Ogni volta raggiunta la meta la soddisfazione, l’essere fiera di me stessa e il panorama, ripagano ogni fatica; la stanchezza la sera e i muscoli doloranti hanno quel dolce sapore di completezza, di pace nel cuore e nella mente, densi di quel desiderio di ritornare lì subito, tra le cime, le rocce e la neve, a ripercorrere la fatica, l’adrenalina e momenti di vita piena e vera.
Quindi grazie a tutti gli istruttori: chi pazientemente è stato con me, chi mi ha spronato con fermezza, chi ha messo a disposizione il suo tempo per spiegarci ed insegnarci, chi ha cercato di tirarmi in mezzo al gruppo (esserino asociale quale sono nei gruppi), chi mi ha vestito mentre gelavo a 2800 mt tra vento forte e neve che sferzava il viso, chi mi ha raccontato aneddoti di avventure con mio papà, che di queste cose parla poco e chi per me è diventato un esempio.

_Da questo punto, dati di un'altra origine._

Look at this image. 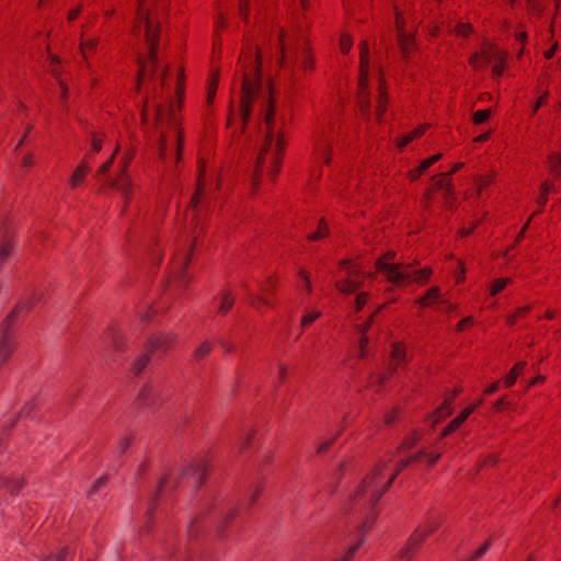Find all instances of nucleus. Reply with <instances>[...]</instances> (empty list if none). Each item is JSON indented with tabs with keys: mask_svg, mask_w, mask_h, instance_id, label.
<instances>
[{
	"mask_svg": "<svg viewBox=\"0 0 561 561\" xmlns=\"http://www.w3.org/2000/svg\"><path fill=\"white\" fill-rule=\"evenodd\" d=\"M444 522L440 513H430L425 520L414 530L408 541L407 548L402 551V558H409L410 550L415 549L423 543L430 536L439 529Z\"/></svg>",
	"mask_w": 561,
	"mask_h": 561,
	"instance_id": "obj_6",
	"label": "nucleus"
},
{
	"mask_svg": "<svg viewBox=\"0 0 561 561\" xmlns=\"http://www.w3.org/2000/svg\"><path fill=\"white\" fill-rule=\"evenodd\" d=\"M422 454H416L390 467L391 458L378 461L363 479L353 494V501L359 508L373 510L397 477L412 462L421 460Z\"/></svg>",
	"mask_w": 561,
	"mask_h": 561,
	"instance_id": "obj_1",
	"label": "nucleus"
},
{
	"mask_svg": "<svg viewBox=\"0 0 561 561\" xmlns=\"http://www.w3.org/2000/svg\"><path fill=\"white\" fill-rule=\"evenodd\" d=\"M549 172L557 179H561V152H551L547 158Z\"/></svg>",
	"mask_w": 561,
	"mask_h": 561,
	"instance_id": "obj_30",
	"label": "nucleus"
},
{
	"mask_svg": "<svg viewBox=\"0 0 561 561\" xmlns=\"http://www.w3.org/2000/svg\"><path fill=\"white\" fill-rule=\"evenodd\" d=\"M492 75L494 78H500L505 70L506 66V54L501 50L497 56L493 59Z\"/></svg>",
	"mask_w": 561,
	"mask_h": 561,
	"instance_id": "obj_33",
	"label": "nucleus"
},
{
	"mask_svg": "<svg viewBox=\"0 0 561 561\" xmlns=\"http://www.w3.org/2000/svg\"><path fill=\"white\" fill-rule=\"evenodd\" d=\"M321 316V312L320 311H311V312H308L306 313L302 318H301V321H300V325L302 328H308L310 327L317 319H319Z\"/></svg>",
	"mask_w": 561,
	"mask_h": 561,
	"instance_id": "obj_51",
	"label": "nucleus"
},
{
	"mask_svg": "<svg viewBox=\"0 0 561 561\" xmlns=\"http://www.w3.org/2000/svg\"><path fill=\"white\" fill-rule=\"evenodd\" d=\"M301 68L305 72H312L314 70V58L308 46H306L304 51Z\"/></svg>",
	"mask_w": 561,
	"mask_h": 561,
	"instance_id": "obj_38",
	"label": "nucleus"
},
{
	"mask_svg": "<svg viewBox=\"0 0 561 561\" xmlns=\"http://www.w3.org/2000/svg\"><path fill=\"white\" fill-rule=\"evenodd\" d=\"M117 152H118V148H116L114 150V152L112 153V156L104 163H102L99 167V169L96 170V174H95L98 178H101V176L105 175L110 171V169L113 165V162H114V159H115V156H116Z\"/></svg>",
	"mask_w": 561,
	"mask_h": 561,
	"instance_id": "obj_42",
	"label": "nucleus"
},
{
	"mask_svg": "<svg viewBox=\"0 0 561 561\" xmlns=\"http://www.w3.org/2000/svg\"><path fill=\"white\" fill-rule=\"evenodd\" d=\"M425 130H426V126L425 125L419 126L417 128L413 129L412 131H410L405 136H403L398 141V147L399 148L405 147L407 145H409L414 139L420 138L425 133Z\"/></svg>",
	"mask_w": 561,
	"mask_h": 561,
	"instance_id": "obj_35",
	"label": "nucleus"
},
{
	"mask_svg": "<svg viewBox=\"0 0 561 561\" xmlns=\"http://www.w3.org/2000/svg\"><path fill=\"white\" fill-rule=\"evenodd\" d=\"M471 324H473V318L466 317L457 323L456 330L459 332L465 331Z\"/></svg>",
	"mask_w": 561,
	"mask_h": 561,
	"instance_id": "obj_62",
	"label": "nucleus"
},
{
	"mask_svg": "<svg viewBox=\"0 0 561 561\" xmlns=\"http://www.w3.org/2000/svg\"><path fill=\"white\" fill-rule=\"evenodd\" d=\"M439 295H440V288L437 286H433L426 291V294L423 297H421L417 300V302L423 308L431 307L438 300Z\"/></svg>",
	"mask_w": 561,
	"mask_h": 561,
	"instance_id": "obj_31",
	"label": "nucleus"
},
{
	"mask_svg": "<svg viewBox=\"0 0 561 561\" xmlns=\"http://www.w3.org/2000/svg\"><path fill=\"white\" fill-rule=\"evenodd\" d=\"M490 115H491V110H489V108L478 110L473 113L472 121L476 125H480V124H483L484 122H486L489 119Z\"/></svg>",
	"mask_w": 561,
	"mask_h": 561,
	"instance_id": "obj_49",
	"label": "nucleus"
},
{
	"mask_svg": "<svg viewBox=\"0 0 561 561\" xmlns=\"http://www.w3.org/2000/svg\"><path fill=\"white\" fill-rule=\"evenodd\" d=\"M93 162V156L91 153H88L78 164V167L72 172L70 179H69V187L71 190H77L81 187L87 179V175L89 174L91 170V164Z\"/></svg>",
	"mask_w": 561,
	"mask_h": 561,
	"instance_id": "obj_12",
	"label": "nucleus"
},
{
	"mask_svg": "<svg viewBox=\"0 0 561 561\" xmlns=\"http://www.w3.org/2000/svg\"><path fill=\"white\" fill-rule=\"evenodd\" d=\"M493 182V175L492 174H488V175H484V176H480L478 180H477V186H478V193L481 194L482 191L488 187L491 183Z\"/></svg>",
	"mask_w": 561,
	"mask_h": 561,
	"instance_id": "obj_57",
	"label": "nucleus"
},
{
	"mask_svg": "<svg viewBox=\"0 0 561 561\" xmlns=\"http://www.w3.org/2000/svg\"><path fill=\"white\" fill-rule=\"evenodd\" d=\"M239 64L242 69L240 115L245 124L261 87V50L256 46L248 45L241 51Z\"/></svg>",
	"mask_w": 561,
	"mask_h": 561,
	"instance_id": "obj_3",
	"label": "nucleus"
},
{
	"mask_svg": "<svg viewBox=\"0 0 561 561\" xmlns=\"http://www.w3.org/2000/svg\"><path fill=\"white\" fill-rule=\"evenodd\" d=\"M331 126H320L314 134V156L323 163H330L331 160V138L328 131Z\"/></svg>",
	"mask_w": 561,
	"mask_h": 561,
	"instance_id": "obj_10",
	"label": "nucleus"
},
{
	"mask_svg": "<svg viewBox=\"0 0 561 561\" xmlns=\"http://www.w3.org/2000/svg\"><path fill=\"white\" fill-rule=\"evenodd\" d=\"M368 299H369L368 293H365V291L359 293L355 299L356 311H360L364 308V306L367 304Z\"/></svg>",
	"mask_w": 561,
	"mask_h": 561,
	"instance_id": "obj_58",
	"label": "nucleus"
},
{
	"mask_svg": "<svg viewBox=\"0 0 561 561\" xmlns=\"http://www.w3.org/2000/svg\"><path fill=\"white\" fill-rule=\"evenodd\" d=\"M16 348V334L12 330L5 329L0 337V369L9 363Z\"/></svg>",
	"mask_w": 561,
	"mask_h": 561,
	"instance_id": "obj_11",
	"label": "nucleus"
},
{
	"mask_svg": "<svg viewBox=\"0 0 561 561\" xmlns=\"http://www.w3.org/2000/svg\"><path fill=\"white\" fill-rule=\"evenodd\" d=\"M239 510L238 508H231L225 519H224V523L222 525H220V530H224L225 527H227L229 525V523L237 516Z\"/></svg>",
	"mask_w": 561,
	"mask_h": 561,
	"instance_id": "obj_63",
	"label": "nucleus"
},
{
	"mask_svg": "<svg viewBox=\"0 0 561 561\" xmlns=\"http://www.w3.org/2000/svg\"><path fill=\"white\" fill-rule=\"evenodd\" d=\"M248 300L250 306L262 314L267 309L273 308V302L267 297L261 295L249 294Z\"/></svg>",
	"mask_w": 561,
	"mask_h": 561,
	"instance_id": "obj_24",
	"label": "nucleus"
},
{
	"mask_svg": "<svg viewBox=\"0 0 561 561\" xmlns=\"http://www.w3.org/2000/svg\"><path fill=\"white\" fill-rule=\"evenodd\" d=\"M396 256L394 251H388L375 262L376 271L381 273L387 282L398 287H405L413 283L425 284L430 279L432 268L412 270L414 265L412 263H394Z\"/></svg>",
	"mask_w": 561,
	"mask_h": 561,
	"instance_id": "obj_4",
	"label": "nucleus"
},
{
	"mask_svg": "<svg viewBox=\"0 0 561 561\" xmlns=\"http://www.w3.org/2000/svg\"><path fill=\"white\" fill-rule=\"evenodd\" d=\"M531 311V306H523L517 308L512 314L507 316L506 323L508 327H514L520 319L525 318Z\"/></svg>",
	"mask_w": 561,
	"mask_h": 561,
	"instance_id": "obj_34",
	"label": "nucleus"
},
{
	"mask_svg": "<svg viewBox=\"0 0 561 561\" xmlns=\"http://www.w3.org/2000/svg\"><path fill=\"white\" fill-rule=\"evenodd\" d=\"M469 65L474 69L483 68V64L480 59V54L476 53L469 58Z\"/></svg>",
	"mask_w": 561,
	"mask_h": 561,
	"instance_id": "obj_64",
	"label": "nucleus"
},
{
	"mask_svg": "<svg viewBox=\"0 0 561 561\" xmlns=\"http://www.w3.org/2000/svg\"><path fill=\"white\" fill-rule=\"evenodd\" d=\"M442 157H443L442 153L434 154V156L423 160L420 163V165L417 167V169L424 174L434 163L439 161L442 159Z\"/></svg>",
	"mask_w": 561,
	"mask_h": 561,
	"instance_id": "obj_45",
	"label": "nucleus"
},
{
	"mask_svg": "<svg viewBox=\"0 0 561 561\" xmlns=\"http://www.w3.org/2000/svg\"><path fill=\"white\" fill-rule=\"evenodd\" d=\"M388 380V377L382 374H373L369 378V387H379L381 388L385 382Z\"/></svg>",
	"mask_w": 561,
	"mask_h": 561,
	"instance_id": "obj_53",
	"label": "nucleus"
},
{
	"mask_svg": "<svg viewBox=\"0 0 561 561\" xmlns=\"http://www.w3.org/2000/svg\"><path fill=\"white\" fill-rule=\"evenodd\" d=\"M328 233H329L328 225L323 220H320L318 230L316 232L311 233L309 236V239L312 241H318V240L327 237Z\"/></svg>",
	"mask_w": 561,
	"mask_h": 561,
	"instance_id": "obj_44",
	"label": "nucleus"
},
{
	"mask_svg": "<svg viewBox=\"0 0 561 561\" xmlns=\"http://www.w3.org/2000/svg\"><path fill=\"white\" fill-rule=\"evenodd\" d=\"M461 425L456 421V419H453L442 431L440 438L447 437L449 434L457 431Z\"/></svg>",
	"mask_w": 561,
	"mask_h": 561,
	"instance_id": "obj_54",
	"label": "nucleus"
},
{
	"mask_svg": "<svg viewBox=\"0 0 561 561\" xmlns=\"http://www.w3.org/2000/svg\"><path fill=\"white\" fill-rule=\"evenodd\" d=\"M176 343L178 335L174 332H162L150 336L146 347L151 355H164Z\"/></svg>",
	"mask_w": 561,
	"mask_h": 561,
	"instance_id": "obj_9",
	"label": "nucleus"
},
{
	"mask_svg": "<svg viewBox=\"0 0 561 561\" xmlns=\"http://www.w3.org/2000/svg\"><path fill=\"white\" fill-rule=\"evenodd\" d=\"M404 25H405V21H404L403 14L397 10L396 11V27H397L398 34H400L401 32H405Z\"/></svg>",
	"mask_w": 561,
	"mask_h": 561,
	"instance_id": "obj_61",
	"label": "nucleus"
},
{
	"mask_svg": "<svg viewBox=\"0 0 561 561\" xmlns=\"http://www.w3.org/2000/svg\"><path fill=\"white\" fill-rule=\"evenodd\" d=\"M151 360V354L147 351L146 353L139 355L133 363V371L135 374H140Z\"/></svg>",
	"mask_w": 561,
	"mask_h": 561,
	"instance_id": "obj_36",
	"label": "nucleus"
},
{
	"mask_svg": "<svg viewBox=\"0 0 561 561\" xmlns=\"http://www.w3.org/2000/svg\"><path fill=\"white\" fill-rule=\"evenodd\" d=\"M274 115H275V101H274L273 96L271 95L265 104L264 110H263V117H264V123L266 125L267 131H266V136H265L264 146L262 147V149L257 156L256 163H255V169H254V174H253V186H255V187L259 185V181L262 175V167L265 162V154L268 152V150L271 149L272 144H273Z\"/></svg>",
	"mask_w": 561,
	"mask_h": 561,
	"instance_id": "obj_5",
	"label": "nucleus"
},
{
	"mask_svg": "<svg viewBox=\"0 0 561 561\" xmlns=\"http://www.w3.org/2000/svg\"><path fill=\"white\" fill-rule=\"evenodd\" d=\"M192 249L184 253L180 259H175L172 262L171 276L180 283V285H186L188 283L187 268L191 263Z\"/></svg>",
	"mask_w": 561,
	"mask_h": 561,
	"instance_id": "obj_13",
	"label": "nucleus"
},
{
	"mask_svg": "<svg viewBox=\"0 0 561 561\" xmlns=\"http://www.w3.org/2000/svg\"><path fill=\"white\" fill-rule=\"evenodd\" d=\"M369 70V48L366 41L359 44V79H358V104L363 115H368L370 102L367 94Z\"/></svg>",
	"mask_w": 561,
	"mask_h": 561,
	"instance_id": "obj_7",
	"label": "nucleus"
},
{
	"mask_svg": "<svg viewBox=\"0 0 561 561\" xmlns=\"http://www.w3.org/2000/svg\"><path fill=\"white\" fill-rule=\"evenodd\" d=\"M398 43L405 60L409 59L411 53L414 50L415 41L412 34L401 32L398 34Z\"/></svg>",
	"mask_w": 561,
	"mask_h": 561,
	"instance_id": "obj_22",
	"label": "nucleus"
},
{
	"mask_svg": "<svg viewBox=\"0 0 561 561\" xmlns=\"http://www.w3.org/2000/svg\"><path fill=\"white\" fill-rule=\"evenodd\" d=\"M419 454H422L421 455V459L423 457H426L427 459V463L430 467L434 466L440 458V454H433V453H426V451H420Z\"/></svg>",
	"mask_w": 561,
	"mask_h": 561,
	"instance_id": "obj_59",
	"label": "nucleus"
},
{
	"mask_svg": "<svg viewBox=\"0 0 561 561\" xmlns=\"http://www.w3.org/2000/svg\"><path fill=\"white\" fill-rule=\"evenodd\" d=\"M69 554V549L67 547L61 548L56 553H50L49 556L42 559V561H66Z\"/></svg>",
	"mask_w": 561,
	"mask_h": 561,
	"instance_id": "obj_46",
	"label": "nucleus"
},
{
	"mask_svg": "<svg viewBox=\"0 0 561 561\" xmlns=\"http://www.w3.org/2000/svg\"><path fill=\"white\" fill-rule=\"evenodd\" d=\"M279 46H280L279 64H280L282 67H284L285 64H286L287 49H288V44H287V41H286V34H285L284 31H280V34H279Z\"/></svg>",
	"mask_w": 561,
	"mask_h": 561,
	"instance_id": "obj_43",
	"label": "nucleus"
},
{
	"mask_svg": "<svg viewBox=\"0 0 561 561\" xmlns=\"http://www.w3.org/2000/svg\"><path fill=\"white\" fill-rule=\"evenodd\" d=\"M220 72L218 68H213L209 75V79L207 82V98L206 102L208 105H211L217 93L218 84H219Z\"/></svg>",
	"mask_w": 561,
	"mask_h": 561,
	"instance_id": "obj_21",
	"label": "nucleus"
},
{
	"mask_svg": "<svg viewBox=\"0 0 561 561\" xmlns=\"http://www.w3.org/2000/svg\"><path fill=\"white\" fill-rule=\"evenodd\" d=\"M249 0L239 1V14L243 21H248Z\"/></svg>",
	"mask_w": 561,
	"mask_h": 561,
	"instance_id": "obj_60",
	"label": "nucleus"
},
{
	"mask_svg": "<svg viewBox=\"0 0 561 561\" xmlns=\"http://www.w3.org/2000/svg\"><path fill=\"white\" fill-rule=\"evenodd\" d=\"M203 173H204V170L202 168H199L197 190H196L195 194L193 195V197L191 199V204H190V206L194 207V208L198 205L202 192L204 190L205 184H204V180H203V176H204Z\"/></svg>",
	"mask_w": 561,
	"mask_h": 561,
	"instance_id": "obj_41",
	"label": "nucleus"
},
{
	"mask_svg": "<svg viewBox=\"0 0 561 561\" xmlns=\"http://www.w3.org/2000/svg\"><path fill=\"white\" fill-rule=\"evenodd\" d=\"M102 340L116 352L121 353L126 350V339L116 327L108 328L107 331L104 332Z\"/></svg>",
	"mask_w": 561,
	"mask_h": 561,
	"instance_id": "obj_17",
	"label": "nucleus"
},
{
	"mask_svg": "<svg viewBox=\"0 0 561 561\" xmlns=\"http://www.w3.org/2000/svg\"><path fill=\"white\" fill-rule=\"evenodd\" d=\"M111 185L122 193L125 199V206H127L134 195V183L127 172L121 171Z\"/></svg>",
	"mask_w": 561,
	"mask_h": 561,
	"instance_id": "obj_16",
	"label": "nucleus"
},
{
	"mask_svg": "<svg viewBox=\"0 0 561 561\" xmlns=\"http://www.w3.org/2000/svg\"><path fill=\"white\" fill-rule=\"evenodd\" d=\"M175 142H176V161L179 162L182 158V151H183V146H184V134H183L182 128L176 129Z\"/></svg>",
	"mask_w": 561,
	"mask_h": 561,
	"instance_id": "obj_50",
	"label": "nucleus"
},
{
	"mask_svg": "<svg viewBox=\"0 0 561 561\" xmlns=\"http://www.w3.org/2000/svg\"><path fill=\"white\" fill-rule=\"evenodd\" d=\"M99 43L100 39L98 37L84 39L83 35L81 36L80 48L85 60H88L96 51Z\"/></svg>",
	"mask_w": 561,
	"mask_h": 561,
	"instance_id": "obj_29",
	"label": "nucleus"
},
{
	"mask_svg": "<svg viewBox=\"0 0 561 561\" xmlns=\"http://www.w3.org/2000/svg\"><path fill=\"white\" fill-rule=\"evenodd\" d=\"M25 485L26 479L21 474H0V489L5 490L11 495H18Z\"/></svg>",
	"mask_w": 561,
	"mask_h": 561,
	"instance_id": "obj_14",
	"label": "nucleus"
},
{
	"mask_svg": "<svg viewBox=\"0 0 561 561\" xmlns=\"http://www.w3.org/2000/svg\"><path fill=\"white\" fill-rule=\"evenodd\" d=\"M473 31V27L470 23H458L455 27V33L458 36L468 37Z\"/></svg>",
	"mask_w": 561,
	"mask_h": 561,
	"instance_id": "obj_52",
	"label": "nucleus"
},
{
	"mask_svg": "<svg viewBox=\"0 0 561 561\" xmlns=\"http://www.w3.org/2000/svg\"><path fill=\"white\" fill-rule=\"evenodd\" d=\"M353 46V41L347 34H343L340 38V49L343 54H347Z\"/></svg>",
	"mask_w": 561,
	"mask_h": 561,
	"instance_id": "obj_56",
	"label": "nucleus"
},
{
	"mask_svg": "<svg viewBox=\"0 0 561 561\" xmlns=\"http://www.w3.org/2000/svg\"><path fill=\"white\" fill-rule=\"evenodd\" d=\"M14 230L0 225V266L7 261L14 248Z\"/></svg>",
	"mask_w": 561,
	"mask_h": 561,
	"instance_id": "obj_15",
	"label": "nucleus"
},
{
	"mask_svg": "<svg viewBox=\"0 0 561 561\" xmlns=\"http://www.w3.org/2000/svg\"><path fill=\"white\" fill-rule=\"evenodd\" d=\"M340 271L345 274L344 278L364 279L363 266L355 260H342L339 263Z\"/></svg>",
	"mask_w": 561,
	"mask_h": 561,
	"instance_id": "obj_18",
	"label": "nucleus"
},
{
	"mask_svg": "<svg viewBox=\"0 0 561 561\" xmlns=\"http://www.w3.org/2000/svg\"><path fill=\"white\" fill-rule=\"evenodd\" d=\"M136 151L134 148H129L123 156L122 161L119 163L121 171L127 172V169L130 162L134 160Z\"/></svg>",
	"mask_w": 561,
	"mask_h": 561,
	"instance_id": "obj_48",
	"label": "nucleus"
},
{
	"mask_svg": "<svg viewBox=\"0 0 561 561\" xmlns=\"http://www.w3.org/2000/svg\"><path fill=\"white\" fill-rule=\"evenodd\" d=\"M453 405H454V402L450 401V399H447L445 397L442 404L431 415V417L433 420V424H436L439 421H442L443 419L449 416L453 412Z\"/></svg>",
	"mask_w": 561,
	"mask_h": 561,
	"instance_id": "obj_25",
	"label": "nucleus"
},
{
	"mask_svg": "<svg viewBox=\"0 0 561 561\" xmlns=\"http://www.w3.org/2000/svg\"><path fill=\"white\" fill-rule=\"evenodd\" d=\"M298 276L300 277V279L302 282L301 286L305 288L307 294H310L312 290V286H311L310 276H309L308 272L305 270H300L298 273Z\"/></svg>",
	"mask_w": 561,
	"mask_h": 561,
	"instance_id": "obj_55",
	"label": "nucleus"
},
{
	"mask_svg": "<svg viewBox=\"0 0 561 561\" xmlns=\"http://www.w3.org/2000/svg\"><path fill=\"white\" fill-rule=\"evenodd\" d=\"M211 351L213 344L209 341H205L194 351V358L196 360H202L207 357Z\"/></svg>",
	"mask_w": 561,
	"mask_h": 561,
	"instance_id": "obj_39",
	"label": "nucleus"
},
{
	"mask_svg": "<svg viewBox=\"0 0 561 561\" xmlns=\"http://www.w3.org/2000/svg\"><path fill=\"white\" fill-rule=\"evenodd\" d=\"M405 347L402 343H394L390 354L389 369L394 373L402 364L405 363Z\"/></svg>",
	"mask_w": 561,
	"mask_h": 561,
	"instance_id": "obj_20",
	"label": "nucleus"
},
{
	"mask_svg": "<svg viewBox=\"0 0 561 561\" xmlns=\"http://www.w3.org/2000/svg\"><path fill=\"white\" fill-rule=\"evenodd\" d=\"M512 283V279L508 277H501L496 278L491 285H490V295L496 296L502 290L505 289V287Z\"/></svg>",
	"mask_w": 561,
	"mask_h": 561,
	"instance_id": "obj_37",
	"label": "nucleus"
},
{
	"mask_svg": "<svg viewBox=\"0 0 561 561\" xmlns=\"http://www.w3.org/2000/svg\"><path fill=\"white\" fill-rule=\"evenodd\" d=\"M363 285V279L342 278L336 280L335 288L342 294H353Z\"/></svg>",
	"mask_w": 561,
	"mask_h": 561,
	"instance_id": "obj_23",
	"label": "nucleus"
},
{
	"mask_svg": "<svg viewBox=\"0 0 561 561\" xmlns=\"http://www.w3.org/2000/svg\"><path fill=\"white\" fill-rule=\"evenodd\" d=\"M136 19L133 26V33L138 35L144 30L146 42L149 47V56L139 60V71L137 78V90L140 91L147 81L154 78L157 70V51L159 47L160 25L153 20L149 10L145 5V0H137Z\"/></svg>",
	"mask_w": 561,
	"mask_h": 561,
	"instance_id": "obj_2",
	"label": "nucleus"
},
{
	"mask_svg": "<svg viewBox=\"0 0 561 561\" xmlns=\"http://www.w3.org/2000/svg\"><path fill=\"white\" fill-rule=\"evenodd\" d=\"M432 182L431 187L426 190L423 197L424 207L427 208L430 206L431 201L438 191H443L446 204H450L454 197V186L449 174L440 173L435 175L432 178Z\"/></svg>",
	"mask_w": 561,
	"mask_h": 561,
	"instance_id": "obj_8",
	"label": "nucleus"
},
{
	"mask_svg": "<svg viewBox=\"0 0 561 561\" xmlns=\"http://www.w3.org/2000/svg\"><path fill=\"white\" fill-rule=\"evenodd\" d=\"M286 147V141L284 138L283 133L278 131L276 136V144H275V154H274V172L273 178L276 175V173L279 171L280 162H282V153Z\"/></svg>",
	"mask_w": 561,
	"mask_h": 561,
	"instance_id": "obj_28",
	"label": "nucleus"
},
{
	"mask_svg": "<svg viewBox=\"0 0 561 561\" xmlns=\"http://www.w3.org/2000/svg\"><path fill=\"white\" fill-rule=\"evenodd\" d=\"M501 50H499L497 48H495L492 45H484L481 48V51L479 53L480 54V59H481V61L483 64V67H485L489 64H492L493 59L497 56V54Z\"/></svg>",
	"mask_w": 561,
	"mask_h": 561,
	"instance_id": "obj_32",
	"label": "nucleus"
},
{
	"mask_svg": "<svg viewBox=\"0 0 561 561\" xmlns=\"http://www.w3.org/2000/svg\"><path fill=\"white\" fill-rule=\"evenodd\" d=\"M363 543V539H360L357 543L351 546L348 550L340 558L334 559L333 561H352L356 551Z\"/></svg>",
	"mask_w": 561,
	"mask_h": 561,
	"instance_id": "obj_47",
	"label": "nucleus"
},
{
	"mask_svg": "<svg viewBox=\"0 0 561 561\" xmlns=\"http://www.w3.org/2000/svg\"><path fill=\"white\" fill-rule=\"evenodd\" d=\"M526 365H527L526 362H518L512 367V369L507 373V375L503 379L504 386L506 388H511L515 385L517 378L524 374Z\"/></svg>",
	"mask_w": 561,
	"mask_h": 561,
	"instance_id": "obj_26",
	"label": "nucleus"
},
{
	"mask_svg": "<svg viewBox=\"0 0 561 561\" xmlns=\"http://www.w3.org/2000/svg\"><path fill=\"white\" fill-rule=\"evenodd\" d=\"M219 305L217 308V312L221 316H226L234 305V296L228 291L224 290L219 294Z\"/></svg>",
	"mask_w": 561,
	"mask_h": 561,
	"instance_id": "obj_27",
	"label": "nucleus"
},
{
	"mask_svg": "<svg viewBox=\"0 0 561 561\" xmlns=\"http://www.w3.org/2000/svg\"><path fill=\"white\" fill-rule=\"evenodd\" d=\"M388 105V91L386 85V80L380 77L378 84V101H377V111L376 117L378 122H381L383 113L387 111Z\"/></svg>",
	"mask_w": 561,
	"mask_h": 561,
	"instance_id": "obj_19",
	"label": "nucleus"
},
{
	"mask_svg": "<svg viewBox=\"0 0 561 561\" xmlns=\"http://www.w3.org/2000/svg\"><path fill=\"white\" fill-rule=\"evenodd\" d=\"M276 287L277 279L274 276H270L260 285V290L264 295H272L275 293Z\"/></svg>",
	"mask_w": 561,
	"mask_h": 561,
	"instance_id": "obj_40",
	"label": "nucleus"
}]
</instances>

Questo corso, oltre che ad avermi insegnato la teoria, mi ha mostrato la correttezza del mio rapporto con la montagna e mi ha anche insegnato che ciò che riporti a valle, vale molto più di quelle ore di fatica o sonno in meno; ma soprattutto mi ha insegnato me stessa, tante parti di me che non si erano ancora incontrate hanno preso forma.
Farò tesoro di ogni piccola, grande cosa appresa.